Les Frères Jacques connaissent alors un énorme succès. Très demandés par les maisons de la culture et diverses salles, ils finissent par quitter le spectacle. Un jour Jean-Pierre Grenier demande quatre volontaires pour les remplacer. « Moi qui rêvais alors de comédies musicales, je lève la main. Nous nous réunissons avec les trois autres, et Grenier nous dit « On vous donne les partitions et les textes, vous vous démerdez ». J’étais le seul à avoir appris le piano et le violon. Et c’est sur mon violon, dans ma chambre de bonne, que j’ai écrit les arrangements, qui étaient différents de ceux des Jacques. »
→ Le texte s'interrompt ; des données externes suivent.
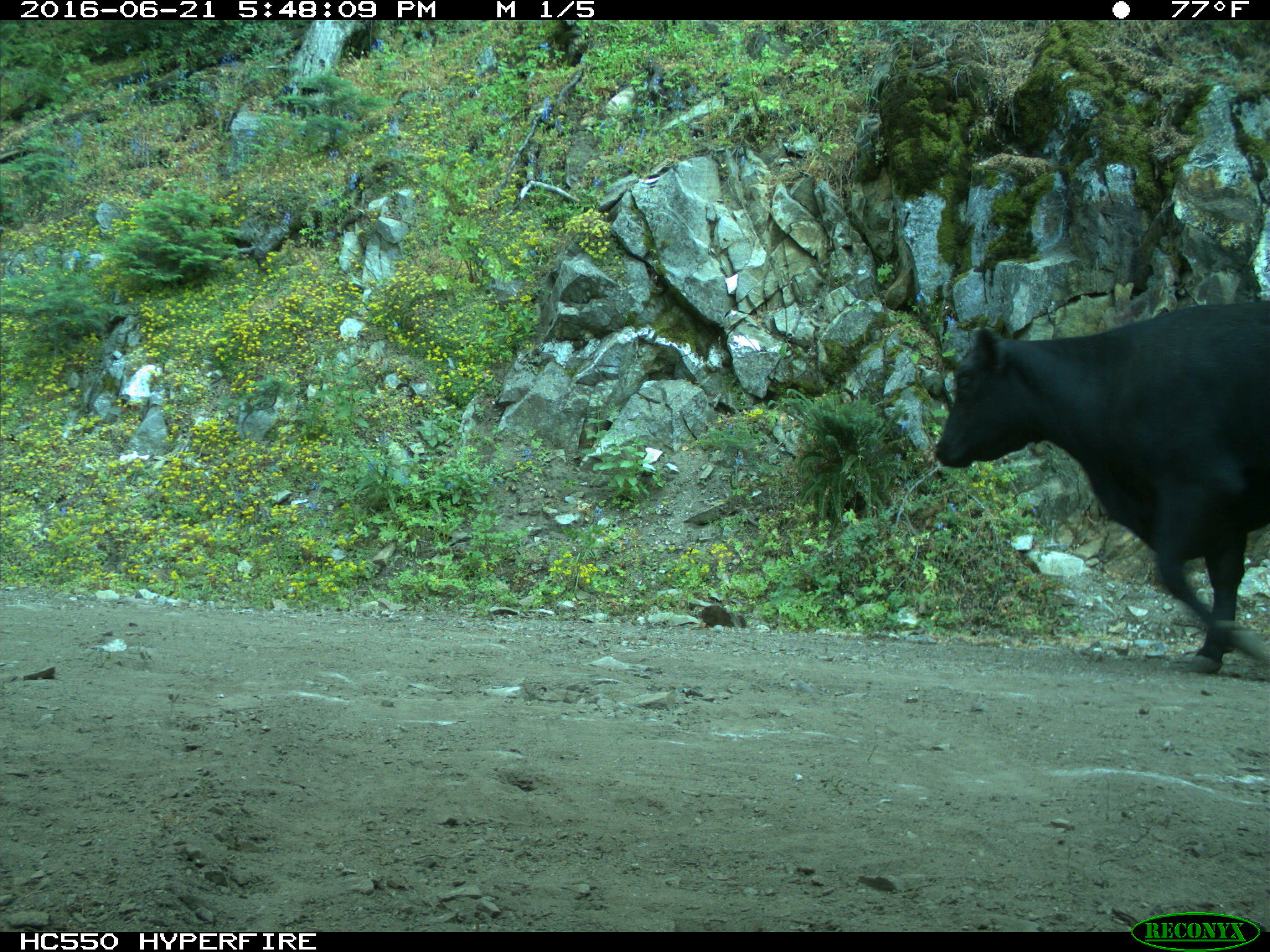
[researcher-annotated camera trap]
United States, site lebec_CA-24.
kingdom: Animalia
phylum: Chordata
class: Mammalia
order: Artiodactyla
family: Bovidae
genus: Bos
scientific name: Bos taurus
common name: domestic cow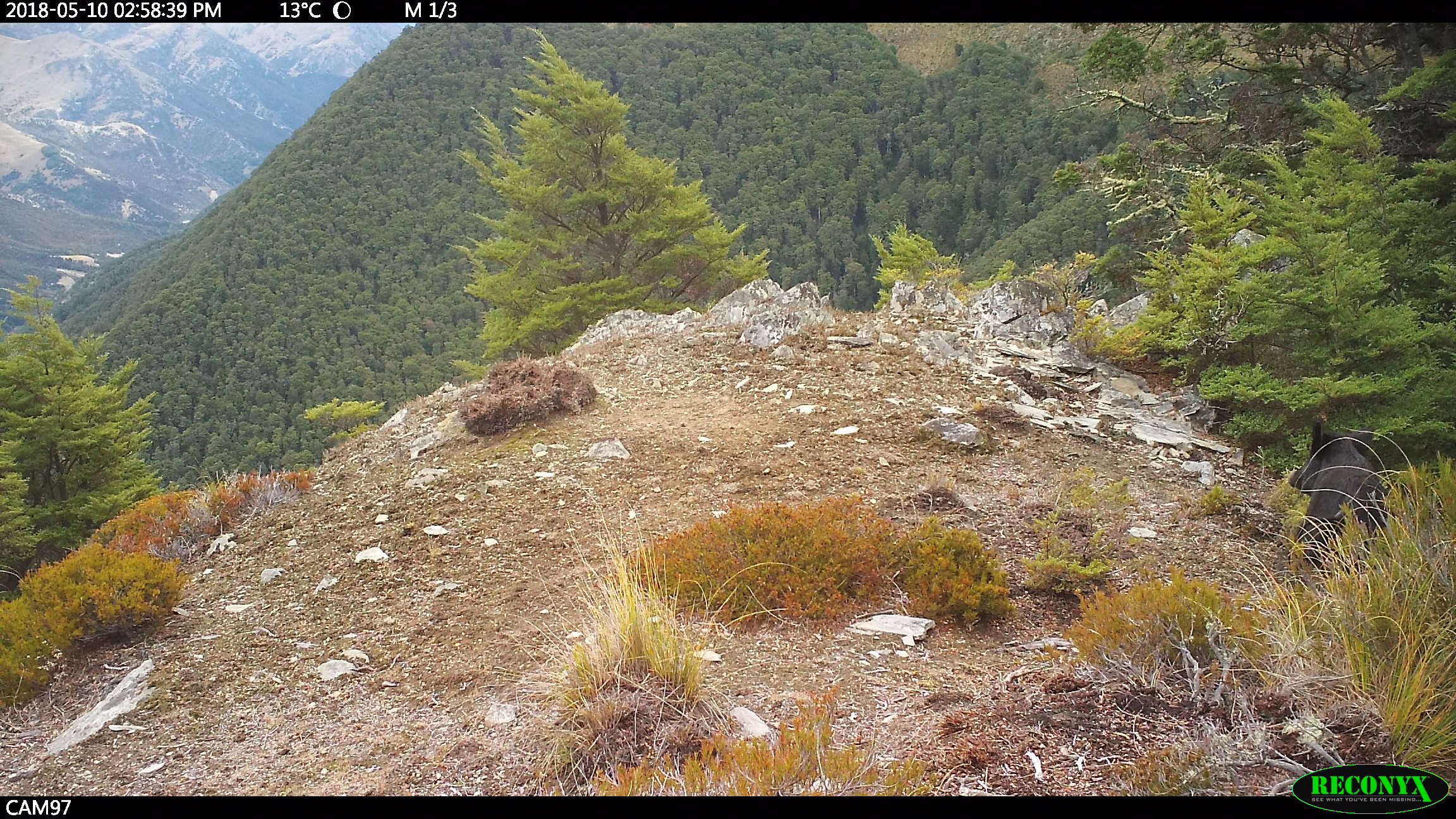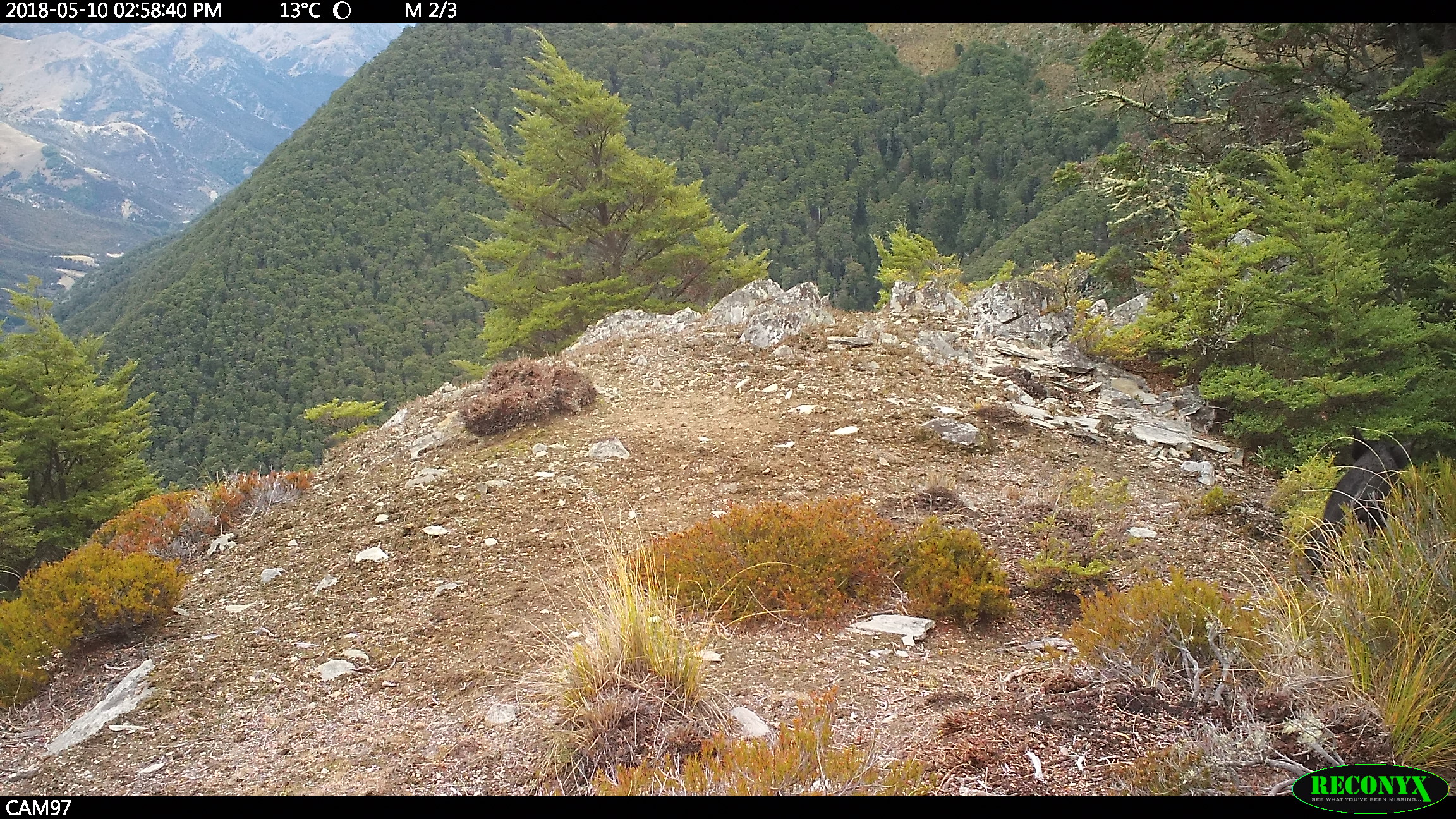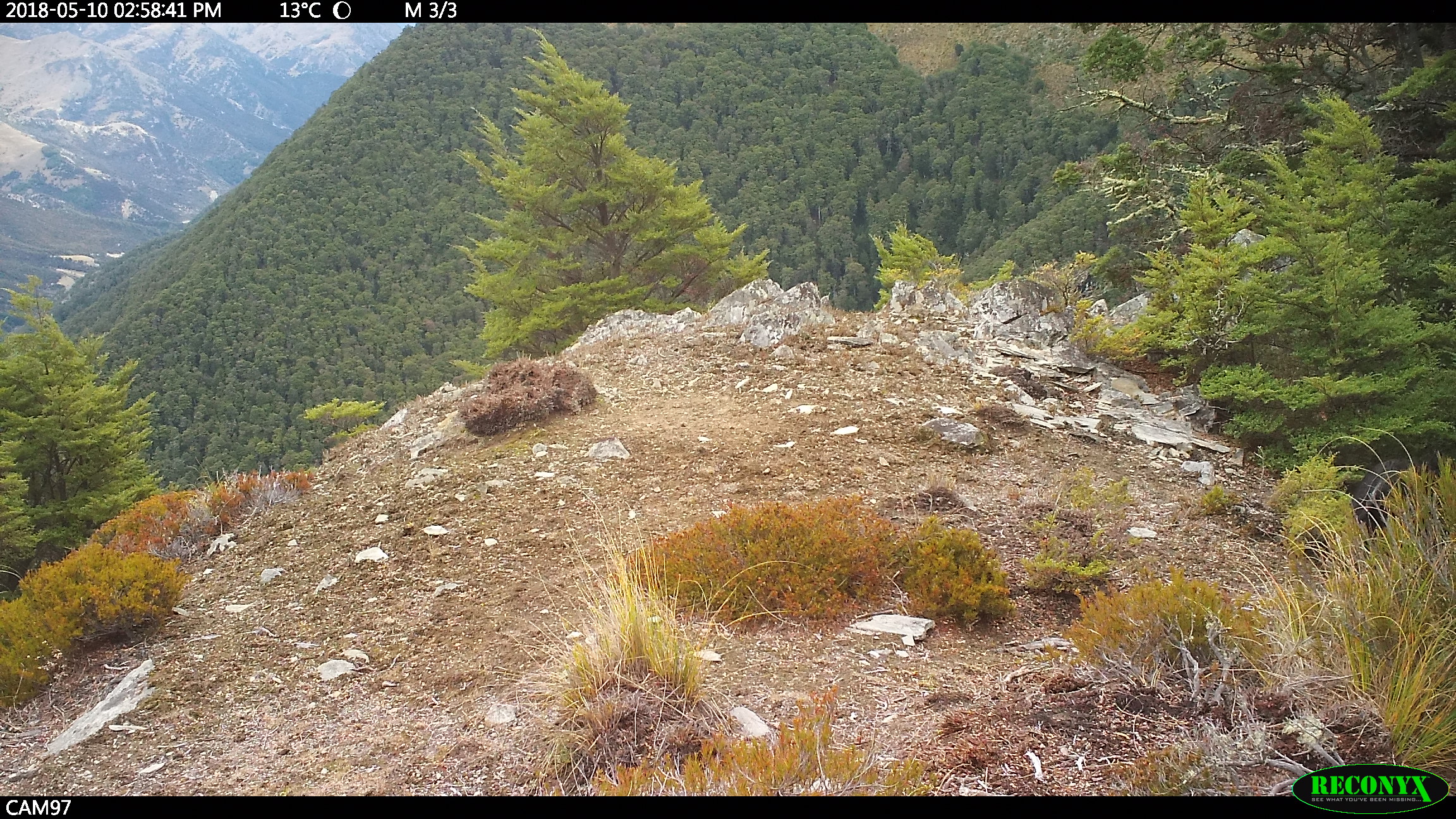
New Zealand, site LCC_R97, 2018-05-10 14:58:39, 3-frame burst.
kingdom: Animalia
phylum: Chordata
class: Mammalia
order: Artiodactyla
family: Suidae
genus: Sus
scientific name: Sus scrofa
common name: pig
Ce quatuor prend pour nom « Les Quat’ Jeudis ». « Nous avons fait une carrière relativement importante dans le music-hall, au détriment pour moi de ma carrière de comédien. Les onze ans que j’ai passés avec Les Quat’ jeudis, si je les avais passés à faire Raoul Curet, je serais certainement sensiblement plus haut que là où je suis resté. »
Le quatuor est constitué de Raoul Curet, André Fuma, George Denis et Henri Labussière, remplacé un an et demi plus tard par Roger Lagier, qui leur avait été recommandé par Odette Laure.

Les Quat’ Jeudis enregistrent quelques inédits mais aussi pas mal de reprises, comme « Les Croquants » et « La Marine » de Georges Brassens,  qui était un ami et voisin. « Ma femme et moi habitions rue Didot, voisins de la « Jeanne » de Brassens, et Brassens habitait pas loin, impasse Florimont. Il était adorable, et m’a aidé à acheter ma première voiture, avec laquelle nous avons fait la première tournée des Quat’ Jeudis. »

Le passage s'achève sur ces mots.